Although there are many possible reasons for the stubborn persistence of smoking, fear of weight gain is high on the list for many women, says a University of Michigan Health System researcher who has devoted much of her career to studying this issue.
Several years ago, she and her team reported that 75 percent of all women smokers say they would be unwilling to gain more than five pounds if they were to quit smoking, and nearly half said they would not tolerate any weight gain. In fact, many women started smoking in the first place because they thought it might help them stay slim.
Now, new U-M research findings published in the October issue of Addictive Behaviors show that women who smoke tend to be further from their ideal body image, and more prone to dieting and bingeing, than those who dont smoke.

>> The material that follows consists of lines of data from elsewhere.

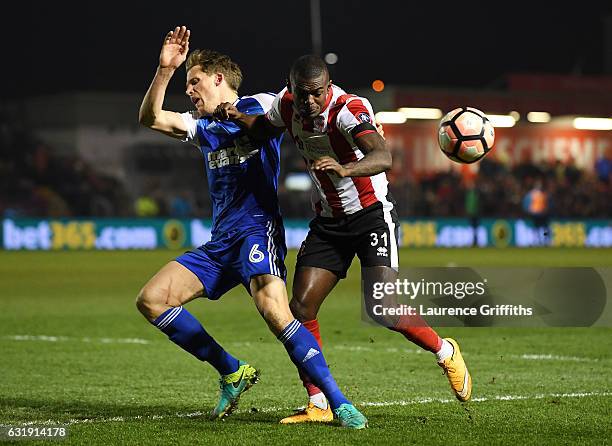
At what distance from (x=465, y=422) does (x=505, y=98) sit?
33.7 m

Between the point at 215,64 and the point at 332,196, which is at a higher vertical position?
the point at 215,64

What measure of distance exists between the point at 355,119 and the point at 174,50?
1226 mm

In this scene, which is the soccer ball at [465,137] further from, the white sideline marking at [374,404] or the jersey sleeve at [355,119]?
the white sideline marking at [374,404]

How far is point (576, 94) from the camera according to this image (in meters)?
40.8

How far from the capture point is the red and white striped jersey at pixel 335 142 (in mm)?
6547

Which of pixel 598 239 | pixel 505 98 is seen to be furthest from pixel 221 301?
pixel 505 98

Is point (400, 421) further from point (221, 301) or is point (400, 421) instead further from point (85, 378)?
point (221, 301)

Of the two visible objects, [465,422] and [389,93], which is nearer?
[465,422]

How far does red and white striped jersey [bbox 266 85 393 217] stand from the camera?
21.5ft

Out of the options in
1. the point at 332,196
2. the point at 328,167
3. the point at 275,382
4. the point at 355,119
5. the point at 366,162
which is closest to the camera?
the point at 328,167

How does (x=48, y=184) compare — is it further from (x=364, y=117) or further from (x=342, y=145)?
(x=364, y=117)

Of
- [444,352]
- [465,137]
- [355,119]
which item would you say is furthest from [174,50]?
[444,352]

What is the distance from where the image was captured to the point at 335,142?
6.71m

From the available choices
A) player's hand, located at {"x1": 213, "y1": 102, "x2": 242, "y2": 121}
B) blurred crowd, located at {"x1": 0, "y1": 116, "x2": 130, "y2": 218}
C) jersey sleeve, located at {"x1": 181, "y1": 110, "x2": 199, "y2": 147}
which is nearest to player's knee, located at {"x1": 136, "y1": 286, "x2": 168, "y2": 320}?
jersey sleeve, located at {"x1": 181, "y1": 110, "x2": 199, "y2": 147}
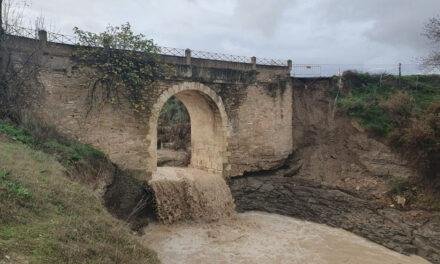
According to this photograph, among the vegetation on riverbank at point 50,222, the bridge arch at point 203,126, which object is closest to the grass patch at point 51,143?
the vegetation on riverbank at point 50,222

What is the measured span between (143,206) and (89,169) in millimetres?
3061

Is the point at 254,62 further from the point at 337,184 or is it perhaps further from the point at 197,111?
the point at 337,184

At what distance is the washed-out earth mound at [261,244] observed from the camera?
12242 mm

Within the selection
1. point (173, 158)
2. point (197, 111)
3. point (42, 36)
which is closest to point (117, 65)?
point (42, 36)

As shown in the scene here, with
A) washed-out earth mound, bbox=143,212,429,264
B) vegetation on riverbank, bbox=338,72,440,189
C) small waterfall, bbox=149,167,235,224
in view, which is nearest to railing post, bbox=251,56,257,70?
vegetation on riverbank, bbox=338,72,440,189

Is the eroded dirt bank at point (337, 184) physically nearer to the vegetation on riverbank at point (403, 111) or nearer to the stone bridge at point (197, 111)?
the vegetation on riverbank at point (403, 111)

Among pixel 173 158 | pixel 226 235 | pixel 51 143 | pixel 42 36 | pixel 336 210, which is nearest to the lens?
pixel 51 143

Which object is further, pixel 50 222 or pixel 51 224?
pixel 50 222

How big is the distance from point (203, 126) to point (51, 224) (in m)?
12.5

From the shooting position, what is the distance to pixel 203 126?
18.5 metres

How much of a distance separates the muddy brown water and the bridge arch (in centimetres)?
88

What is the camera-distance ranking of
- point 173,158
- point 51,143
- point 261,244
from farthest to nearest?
point 173,158, point 261,244, point 51,143

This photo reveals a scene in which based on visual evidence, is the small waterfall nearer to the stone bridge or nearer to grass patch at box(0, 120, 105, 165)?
the stone bridge

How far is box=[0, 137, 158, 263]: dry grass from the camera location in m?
5.33
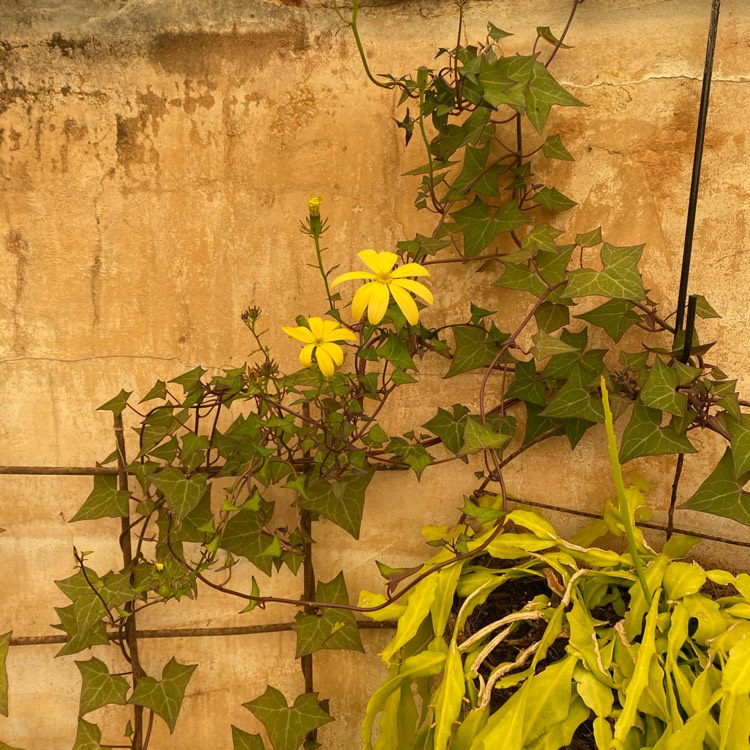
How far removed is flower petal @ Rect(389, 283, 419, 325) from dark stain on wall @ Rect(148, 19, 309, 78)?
0.50 metres

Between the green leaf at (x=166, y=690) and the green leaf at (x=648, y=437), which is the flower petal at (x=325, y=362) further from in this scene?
the green leaf at (x=166, y=690)

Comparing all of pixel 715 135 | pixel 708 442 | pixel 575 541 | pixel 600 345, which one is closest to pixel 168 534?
pixel 575 541

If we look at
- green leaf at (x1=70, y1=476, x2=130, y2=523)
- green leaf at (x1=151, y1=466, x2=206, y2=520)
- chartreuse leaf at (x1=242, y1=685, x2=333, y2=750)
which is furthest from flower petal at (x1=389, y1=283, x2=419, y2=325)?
chartreuse leaf at (x1=242, y1=685, x2=333, y2=750)

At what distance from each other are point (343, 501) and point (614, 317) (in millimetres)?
503

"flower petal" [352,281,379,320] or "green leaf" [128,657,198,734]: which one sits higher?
"flower petal" [352,281,379,320]

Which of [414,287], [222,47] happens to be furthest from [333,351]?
[222,47]

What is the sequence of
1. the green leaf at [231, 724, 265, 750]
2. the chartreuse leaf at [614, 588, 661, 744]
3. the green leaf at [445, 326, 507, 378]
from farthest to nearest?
1. the green leaf at [231, 724, 265, 750]
2. the green leaf at [445, 326, 507, 378]
3. the chartreuse leaf at [614, 588, 661, 744]

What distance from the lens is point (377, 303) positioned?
808 millimetres

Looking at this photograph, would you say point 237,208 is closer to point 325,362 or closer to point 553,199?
point 325,362

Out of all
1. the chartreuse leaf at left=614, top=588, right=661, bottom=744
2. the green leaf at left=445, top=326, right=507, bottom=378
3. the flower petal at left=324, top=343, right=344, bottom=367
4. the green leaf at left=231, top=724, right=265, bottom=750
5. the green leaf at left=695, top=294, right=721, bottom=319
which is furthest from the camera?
the green leaf at left=231, top=724, right=265, bottom=750

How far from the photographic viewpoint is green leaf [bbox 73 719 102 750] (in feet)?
3.63

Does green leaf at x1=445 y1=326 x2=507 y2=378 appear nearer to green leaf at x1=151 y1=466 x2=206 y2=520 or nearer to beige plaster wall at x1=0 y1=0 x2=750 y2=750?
beige plaster wall at x1=0 y1=0 x2=750 y2=750

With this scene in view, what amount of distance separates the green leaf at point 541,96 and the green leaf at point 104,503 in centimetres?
85

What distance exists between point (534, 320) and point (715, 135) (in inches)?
15.3
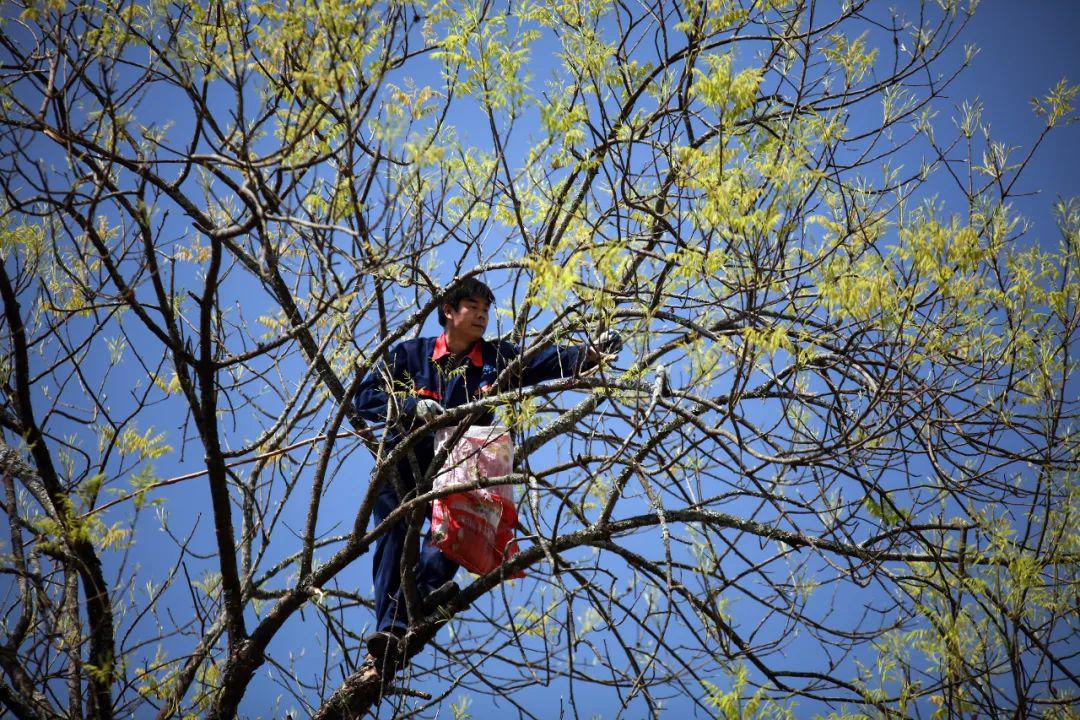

Cigarettes are well known to suppress appetite and weight, says Cindy Pomerleau, Ph.D., director of the U-M Nicotine Research Laboratory. So its hardly surprising that women who have trouble managing their weight or are dissatisfied with their bodies are drawn to smoking, she says.
In another recent study, published in August, the U-M team found that overweight women smokers who were overweight as children were far more likely to have started smoking in their early teens than women whose weight problems started later in life. They also had worse withdrawal symptoms when they tried to quit.
Once they make a serious attempt to quit, evidence suggests that most weight-concerned smokers can be just as successful in kicking the habit as others.